Collection entries
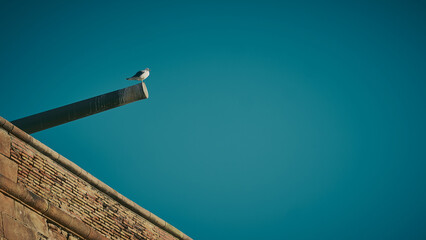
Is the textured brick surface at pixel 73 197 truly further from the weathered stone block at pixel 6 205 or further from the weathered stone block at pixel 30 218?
the weathered stone block at pixel 6 205

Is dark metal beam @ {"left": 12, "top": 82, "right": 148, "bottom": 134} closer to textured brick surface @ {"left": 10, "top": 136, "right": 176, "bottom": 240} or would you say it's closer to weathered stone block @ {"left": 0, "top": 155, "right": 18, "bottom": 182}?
textured brick surface @ {"left": 10, "top": 136, "right": 176, "bottom": 240}

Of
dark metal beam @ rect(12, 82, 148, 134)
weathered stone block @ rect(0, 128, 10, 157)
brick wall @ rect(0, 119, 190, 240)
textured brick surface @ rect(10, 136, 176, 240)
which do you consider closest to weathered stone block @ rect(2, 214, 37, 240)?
brick wall @ rect(0, 119, 190, 240)

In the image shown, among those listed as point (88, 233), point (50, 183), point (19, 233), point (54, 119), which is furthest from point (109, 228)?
point (54, 119)

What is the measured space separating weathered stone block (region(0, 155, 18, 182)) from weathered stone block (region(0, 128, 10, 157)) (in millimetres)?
94

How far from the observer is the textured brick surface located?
21.5ft

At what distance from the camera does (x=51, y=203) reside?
6.56 metres

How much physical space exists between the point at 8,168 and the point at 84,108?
2.48 meters

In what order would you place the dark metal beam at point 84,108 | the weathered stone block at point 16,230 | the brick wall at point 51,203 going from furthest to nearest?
the dark metal beam at point 84,108 → the brick wall at point 51,203 → the weathered stone block at point 16,230

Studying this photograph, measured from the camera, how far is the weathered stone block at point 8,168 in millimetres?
6125

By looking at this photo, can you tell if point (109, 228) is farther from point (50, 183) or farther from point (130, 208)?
point (50, 183)

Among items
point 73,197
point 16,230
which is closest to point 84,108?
point 73,197

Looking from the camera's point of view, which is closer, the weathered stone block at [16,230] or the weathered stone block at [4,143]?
the weathered stone block at [16,230]

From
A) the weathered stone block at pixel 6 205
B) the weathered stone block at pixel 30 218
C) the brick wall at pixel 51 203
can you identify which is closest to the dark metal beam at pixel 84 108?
the brick wall at pixel 51 203

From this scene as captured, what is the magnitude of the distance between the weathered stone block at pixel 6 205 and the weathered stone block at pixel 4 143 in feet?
2.03
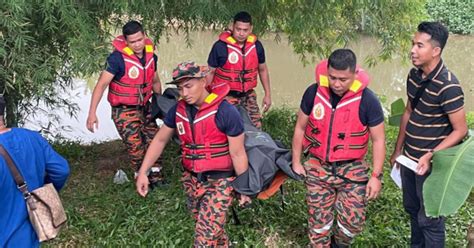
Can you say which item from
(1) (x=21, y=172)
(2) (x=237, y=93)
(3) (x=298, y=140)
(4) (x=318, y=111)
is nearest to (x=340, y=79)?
(4) (x=318, y=111)

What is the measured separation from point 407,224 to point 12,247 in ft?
10.5

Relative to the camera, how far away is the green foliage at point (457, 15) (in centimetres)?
1733

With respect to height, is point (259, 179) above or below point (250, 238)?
above

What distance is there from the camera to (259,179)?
139 inches

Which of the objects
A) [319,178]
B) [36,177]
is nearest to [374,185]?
[319,178]

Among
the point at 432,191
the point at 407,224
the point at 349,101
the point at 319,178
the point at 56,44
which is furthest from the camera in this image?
the point at 407,224

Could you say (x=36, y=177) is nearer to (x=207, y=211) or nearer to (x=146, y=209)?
(x=207, y=211)

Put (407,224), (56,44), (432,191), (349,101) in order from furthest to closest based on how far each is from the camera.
Answer: (407,224) → (56,44) → (349,101) → (432,191)

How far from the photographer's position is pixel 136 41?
4488mm

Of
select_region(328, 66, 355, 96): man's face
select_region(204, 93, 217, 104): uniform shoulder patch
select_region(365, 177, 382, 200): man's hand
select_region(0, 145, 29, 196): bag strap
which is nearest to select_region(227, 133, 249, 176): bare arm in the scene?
select_region(204, 93, 217, 104): uniform shoulder patch

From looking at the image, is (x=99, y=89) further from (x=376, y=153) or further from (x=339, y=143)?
(x=376, y=153)

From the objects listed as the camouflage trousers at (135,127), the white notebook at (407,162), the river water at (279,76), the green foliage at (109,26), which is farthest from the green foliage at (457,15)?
Result: the white notebook at (407,162)

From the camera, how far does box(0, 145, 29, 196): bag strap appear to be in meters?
2.73

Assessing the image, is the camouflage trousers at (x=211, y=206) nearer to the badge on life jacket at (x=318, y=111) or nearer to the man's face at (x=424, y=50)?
the badge on life jacket at (x=318, y=111)
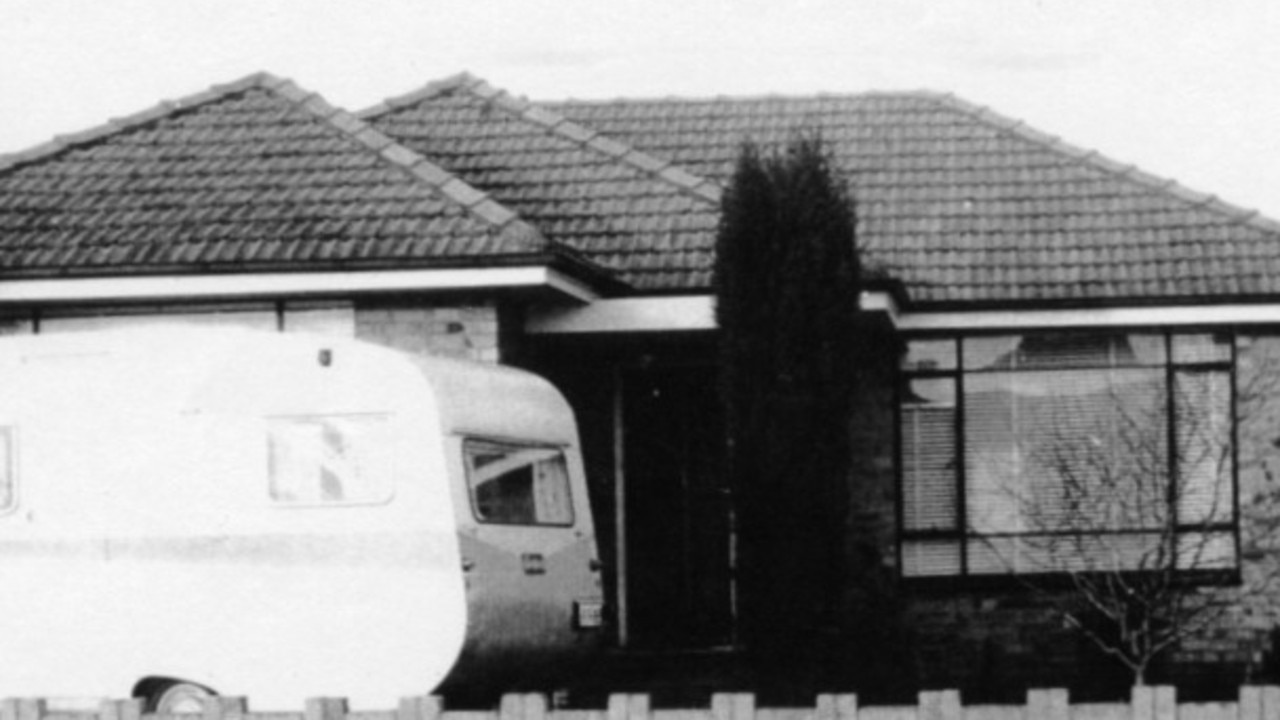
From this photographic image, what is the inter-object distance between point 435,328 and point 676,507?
12.1ft

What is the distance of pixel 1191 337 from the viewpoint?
65.1ft

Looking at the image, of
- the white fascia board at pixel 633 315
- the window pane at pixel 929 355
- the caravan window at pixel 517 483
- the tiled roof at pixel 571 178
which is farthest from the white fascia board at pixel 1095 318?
the caravan window at pixel 517 483

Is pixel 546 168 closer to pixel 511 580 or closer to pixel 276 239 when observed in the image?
pixel 276 239

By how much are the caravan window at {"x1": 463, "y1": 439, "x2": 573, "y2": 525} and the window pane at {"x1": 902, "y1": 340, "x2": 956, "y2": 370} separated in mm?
5858

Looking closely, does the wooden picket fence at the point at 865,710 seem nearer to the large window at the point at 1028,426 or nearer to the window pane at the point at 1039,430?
the window pane at the point at 1039,430

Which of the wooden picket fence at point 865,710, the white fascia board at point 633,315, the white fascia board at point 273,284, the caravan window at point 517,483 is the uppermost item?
the white fascia board at point 273,284

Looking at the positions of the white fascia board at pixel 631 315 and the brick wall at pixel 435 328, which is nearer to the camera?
the brick wall at pixel 435 328

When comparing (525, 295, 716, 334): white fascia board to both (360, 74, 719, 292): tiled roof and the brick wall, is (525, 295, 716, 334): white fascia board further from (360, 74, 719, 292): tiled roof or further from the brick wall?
the brick wall

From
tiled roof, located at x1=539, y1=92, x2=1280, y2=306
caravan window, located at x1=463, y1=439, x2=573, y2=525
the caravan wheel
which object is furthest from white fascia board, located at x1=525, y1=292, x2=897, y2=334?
the caravan wheel

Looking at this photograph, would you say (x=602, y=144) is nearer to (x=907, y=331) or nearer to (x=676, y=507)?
(x=907, y=331)

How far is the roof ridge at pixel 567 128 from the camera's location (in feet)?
65.2

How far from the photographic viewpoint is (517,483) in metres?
13.8

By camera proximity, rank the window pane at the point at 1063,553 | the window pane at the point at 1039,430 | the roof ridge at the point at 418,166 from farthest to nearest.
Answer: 1. the window pane at the point at 1039,430
2. the window pane at the point at 1063,553
3. the roof ridge at the point at 418,166

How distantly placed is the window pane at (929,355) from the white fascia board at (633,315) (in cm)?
185
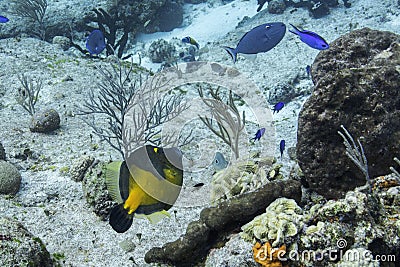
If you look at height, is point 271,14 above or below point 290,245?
below

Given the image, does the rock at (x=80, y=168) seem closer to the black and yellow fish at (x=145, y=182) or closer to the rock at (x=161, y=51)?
the black and yellow fish at (x=145, y=182)

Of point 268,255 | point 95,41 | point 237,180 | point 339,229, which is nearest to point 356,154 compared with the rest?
point 339,229

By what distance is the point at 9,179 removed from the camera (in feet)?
14.1

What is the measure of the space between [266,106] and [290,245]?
20.1 ft

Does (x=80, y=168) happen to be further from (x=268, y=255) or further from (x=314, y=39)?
(x=314, y=39)

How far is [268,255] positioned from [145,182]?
1129 mm

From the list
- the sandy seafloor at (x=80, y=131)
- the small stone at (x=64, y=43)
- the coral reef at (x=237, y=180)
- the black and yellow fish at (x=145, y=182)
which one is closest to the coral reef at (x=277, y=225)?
the sandy seafloor at (x=80, y=131)

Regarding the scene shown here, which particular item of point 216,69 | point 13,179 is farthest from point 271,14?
point 13,179

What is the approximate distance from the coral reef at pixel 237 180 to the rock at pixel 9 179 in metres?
2.63

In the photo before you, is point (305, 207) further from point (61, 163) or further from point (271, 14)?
point (271, 14)

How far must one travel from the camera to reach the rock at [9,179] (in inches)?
167

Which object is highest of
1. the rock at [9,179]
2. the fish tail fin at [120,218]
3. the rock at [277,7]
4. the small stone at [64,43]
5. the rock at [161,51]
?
the fish tail fin at [120,218]

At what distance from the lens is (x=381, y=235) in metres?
2.46

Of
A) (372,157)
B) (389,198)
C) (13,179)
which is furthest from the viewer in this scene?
(13,179)
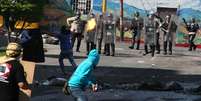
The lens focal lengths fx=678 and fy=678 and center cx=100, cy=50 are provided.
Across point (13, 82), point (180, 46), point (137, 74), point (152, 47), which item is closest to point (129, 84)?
point (137, 74)

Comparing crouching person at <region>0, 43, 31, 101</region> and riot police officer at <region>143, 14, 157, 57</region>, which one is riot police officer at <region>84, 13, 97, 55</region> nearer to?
riot police officer at <region>143, 14, 157, 57</region>

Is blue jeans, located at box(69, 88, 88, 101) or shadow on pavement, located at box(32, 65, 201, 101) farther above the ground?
blue jeans, located at box(69, 88, 88, 101)

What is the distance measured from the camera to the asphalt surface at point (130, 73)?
14.9m

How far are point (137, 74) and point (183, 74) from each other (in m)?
1.45

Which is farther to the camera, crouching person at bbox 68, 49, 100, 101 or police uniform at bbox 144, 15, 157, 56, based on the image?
police uniform at bbox 144, 15, 157, 56

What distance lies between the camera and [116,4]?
39.7 meters

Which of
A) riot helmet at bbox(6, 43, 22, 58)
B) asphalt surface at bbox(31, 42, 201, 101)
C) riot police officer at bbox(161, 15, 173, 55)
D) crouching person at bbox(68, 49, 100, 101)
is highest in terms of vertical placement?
riot helmet at bbox(6, 43, 22, 58)

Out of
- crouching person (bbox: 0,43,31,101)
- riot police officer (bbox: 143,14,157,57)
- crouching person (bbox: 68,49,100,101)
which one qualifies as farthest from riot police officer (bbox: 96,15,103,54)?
crouching person (bbox: 0,43,31,101)

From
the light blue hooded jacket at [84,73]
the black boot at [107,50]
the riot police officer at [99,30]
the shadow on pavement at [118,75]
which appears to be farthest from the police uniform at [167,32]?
the light blue hooded jacket at [84,73]

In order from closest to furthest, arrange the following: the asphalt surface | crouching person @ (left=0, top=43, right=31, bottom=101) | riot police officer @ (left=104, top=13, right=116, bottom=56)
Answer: crouching person @ (left=0, top=43, right=31, bottom=101) < the asphalt surface < riot police officer @ (left=104, top=13, right=116, bottom=56)

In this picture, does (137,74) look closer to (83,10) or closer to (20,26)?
(20,26)

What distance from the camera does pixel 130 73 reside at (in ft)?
65.0

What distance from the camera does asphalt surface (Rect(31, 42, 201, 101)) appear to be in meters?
14.9

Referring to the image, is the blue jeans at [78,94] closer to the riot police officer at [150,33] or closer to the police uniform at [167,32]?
the riot police officer at [150,33]
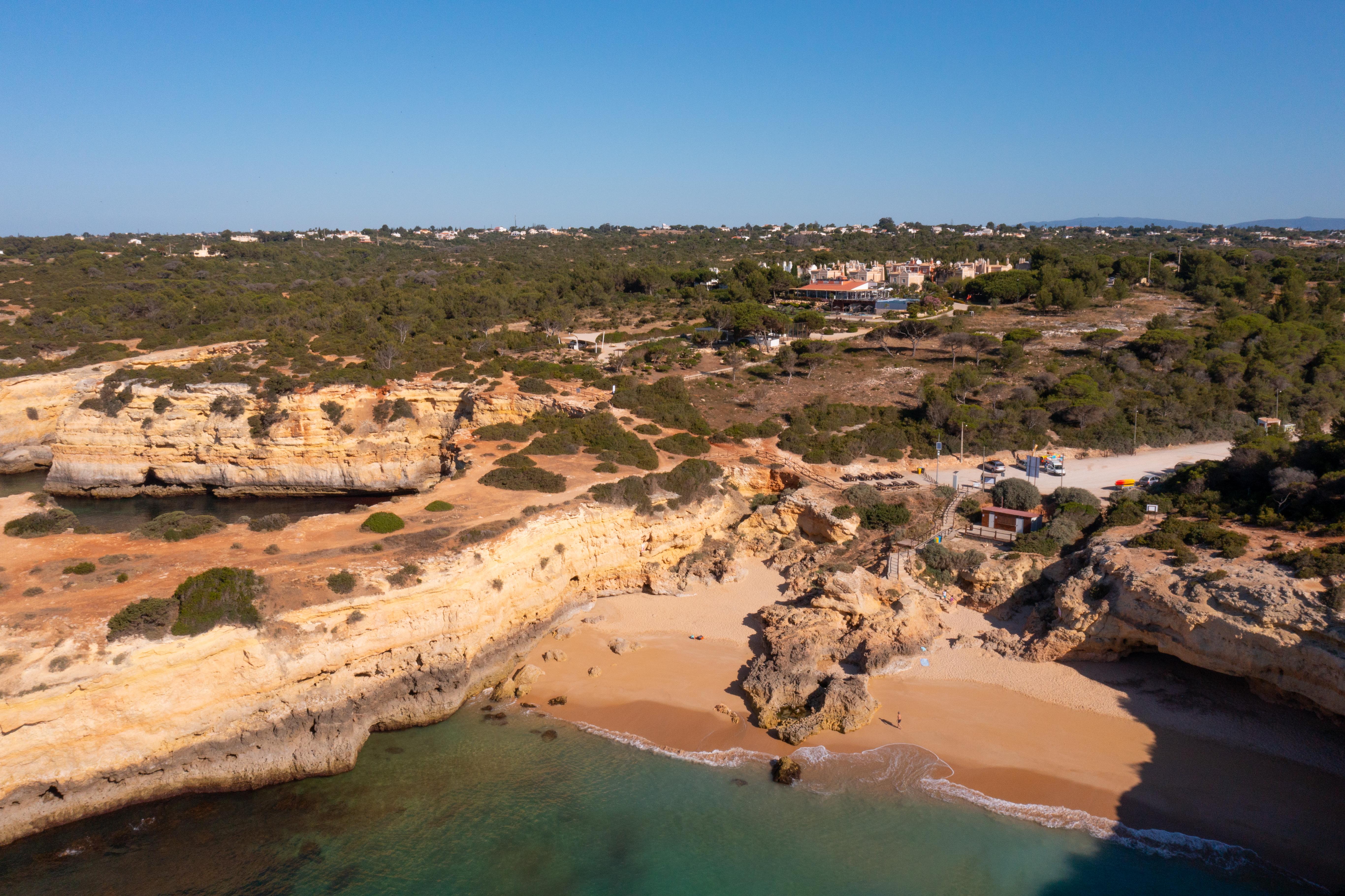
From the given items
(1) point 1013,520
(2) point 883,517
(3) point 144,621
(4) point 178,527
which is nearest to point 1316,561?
(1) point 1013,520

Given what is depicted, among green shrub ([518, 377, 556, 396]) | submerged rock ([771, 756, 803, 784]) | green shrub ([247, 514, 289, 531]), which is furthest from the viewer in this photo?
green shrub ([518, 377, 556, 396])

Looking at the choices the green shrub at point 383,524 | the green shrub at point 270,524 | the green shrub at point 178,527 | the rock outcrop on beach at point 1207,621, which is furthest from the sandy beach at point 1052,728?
the green shrub at point 178,527

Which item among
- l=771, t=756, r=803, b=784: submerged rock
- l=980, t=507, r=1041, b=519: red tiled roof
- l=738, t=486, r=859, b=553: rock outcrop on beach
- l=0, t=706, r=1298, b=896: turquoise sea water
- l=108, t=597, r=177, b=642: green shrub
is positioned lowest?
l=0, t=706, r=1298, b=896: turquoise sea water

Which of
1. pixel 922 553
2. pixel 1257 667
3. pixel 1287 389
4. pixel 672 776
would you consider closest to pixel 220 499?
pixel 672 776

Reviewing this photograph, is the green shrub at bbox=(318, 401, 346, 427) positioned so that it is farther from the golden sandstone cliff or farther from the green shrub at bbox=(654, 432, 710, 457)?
the green shrub at bbox=(654, 432, 710, 457)

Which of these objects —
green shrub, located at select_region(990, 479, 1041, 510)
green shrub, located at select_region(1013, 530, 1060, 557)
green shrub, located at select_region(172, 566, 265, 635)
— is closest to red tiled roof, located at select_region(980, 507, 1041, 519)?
green shrub, located at select_region(990, 479, 1041, 510)

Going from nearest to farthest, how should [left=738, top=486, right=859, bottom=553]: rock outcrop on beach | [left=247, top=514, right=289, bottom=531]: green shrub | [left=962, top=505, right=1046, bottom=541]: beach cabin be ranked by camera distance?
[left=247, top=514, right=289, bottom=531]: green shrub → [left=962, top=505, right=1046, bottom=541]: beach cabin → [left=738, top=486, right=859, bottom=553]: rock outcrop on beach
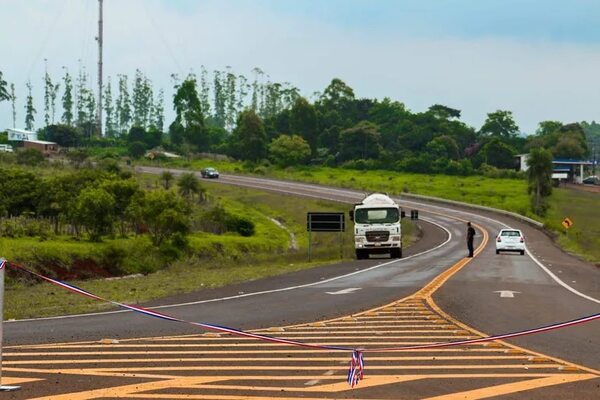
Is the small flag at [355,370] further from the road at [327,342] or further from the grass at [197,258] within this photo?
the grass at [197,258]

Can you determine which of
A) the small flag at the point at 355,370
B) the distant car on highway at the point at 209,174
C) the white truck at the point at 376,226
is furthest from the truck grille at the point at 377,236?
the distant car on highway at the point at 209,174

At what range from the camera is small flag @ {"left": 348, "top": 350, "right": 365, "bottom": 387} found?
1009 centimetres

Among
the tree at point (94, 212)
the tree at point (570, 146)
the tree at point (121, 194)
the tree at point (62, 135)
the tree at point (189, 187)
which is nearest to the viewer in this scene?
the tree at point (94, 212)

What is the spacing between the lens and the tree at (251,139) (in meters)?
138

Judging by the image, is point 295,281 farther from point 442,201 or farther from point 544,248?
point 442,201

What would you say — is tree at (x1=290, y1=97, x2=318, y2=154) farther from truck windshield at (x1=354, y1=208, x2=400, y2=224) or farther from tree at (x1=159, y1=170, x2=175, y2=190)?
truck windshield at (x1=354, y1=208, x2=400, y2=224)

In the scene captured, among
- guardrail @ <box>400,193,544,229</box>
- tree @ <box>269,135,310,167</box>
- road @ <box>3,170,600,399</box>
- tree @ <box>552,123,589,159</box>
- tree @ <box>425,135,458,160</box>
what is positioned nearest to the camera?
road @ <box>3,170,600,399</box>

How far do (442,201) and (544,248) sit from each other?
40202 mm

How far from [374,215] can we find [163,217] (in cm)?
1167

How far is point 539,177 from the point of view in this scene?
92.4 m

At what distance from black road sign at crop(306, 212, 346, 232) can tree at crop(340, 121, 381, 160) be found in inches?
3830

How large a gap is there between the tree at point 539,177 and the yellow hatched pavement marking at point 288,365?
3136 inches

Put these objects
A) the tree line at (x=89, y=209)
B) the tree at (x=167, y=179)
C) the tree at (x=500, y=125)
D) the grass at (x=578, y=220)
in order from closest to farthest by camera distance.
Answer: the tree line at (x=89, y=209) → the grass at (x=578, y=220) → the tree at (x=167, y=179) → the tree at (x=500, y=125)

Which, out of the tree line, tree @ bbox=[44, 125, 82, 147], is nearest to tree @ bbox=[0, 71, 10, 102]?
tree @ bbox=[44, 125, 82, 147]
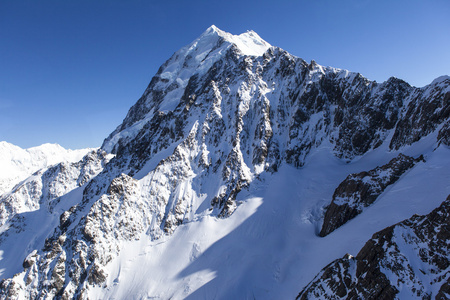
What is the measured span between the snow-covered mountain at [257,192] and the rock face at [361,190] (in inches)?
10.8

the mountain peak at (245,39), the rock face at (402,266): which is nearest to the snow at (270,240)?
the rock face at (402,266)

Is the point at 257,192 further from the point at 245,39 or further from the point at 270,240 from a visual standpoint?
the point at 245,39

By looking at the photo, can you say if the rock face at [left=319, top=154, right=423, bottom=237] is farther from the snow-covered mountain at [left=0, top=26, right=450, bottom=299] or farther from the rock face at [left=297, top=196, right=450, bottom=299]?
the rock face at [left=297, top=196, right=450, bottom=299]

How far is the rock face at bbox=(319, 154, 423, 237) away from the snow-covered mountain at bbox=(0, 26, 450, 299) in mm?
275

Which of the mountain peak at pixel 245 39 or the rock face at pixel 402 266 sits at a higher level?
the mountain peak at pixel 245 39

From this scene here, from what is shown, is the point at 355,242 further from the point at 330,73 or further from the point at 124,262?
the point at 330,73

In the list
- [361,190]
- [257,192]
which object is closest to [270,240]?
[257,192]

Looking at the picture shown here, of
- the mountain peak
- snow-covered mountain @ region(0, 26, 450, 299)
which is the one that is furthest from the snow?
the mountain peak

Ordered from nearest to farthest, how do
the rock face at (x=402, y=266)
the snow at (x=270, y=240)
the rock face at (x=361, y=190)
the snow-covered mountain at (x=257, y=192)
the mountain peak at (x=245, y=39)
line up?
the rock face at (x=402, y=266), the snow at (x=270, y=240), the snow-covered mountain at (x=257, y=192), the rock face at (x=361, y=190), the mountain peak at (x=245, y=39)

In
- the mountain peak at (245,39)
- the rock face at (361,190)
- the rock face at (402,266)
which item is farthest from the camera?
the mountain peak at (245,39)

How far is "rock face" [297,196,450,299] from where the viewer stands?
25562 millimetres

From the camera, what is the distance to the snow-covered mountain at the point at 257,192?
47.3 m

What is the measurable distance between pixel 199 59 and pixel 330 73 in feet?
297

EXERCISE REQUIREMENTS:
Please rewrite the items starting at the line containing "How far do (442,201)" and ending at the line containing "3136 inches", requests included, with every distance in the answers multiplied by 2.4 and rounded, halves up, to the same number of decimals it had. Leave the numbers in the requests unchanged.

SOLUTION FOR THIS EXERCISE:
How far do (442,201) and (544,248) sit from each other?
96485 mm

How far from [374,215] can we find [163,217] (in cm)?
2801

How far is point 539,177 from the point of view in this scene?
221.8 m

At what distance from black road sign at crop(306, 212, 346, 232) can tree at crop(340, 121, 381, 160) be found in inches?
9192

How large a gap is there between the tree at point 539,177 and the yellow hatched pavement marking at point 288,365?
7526 inches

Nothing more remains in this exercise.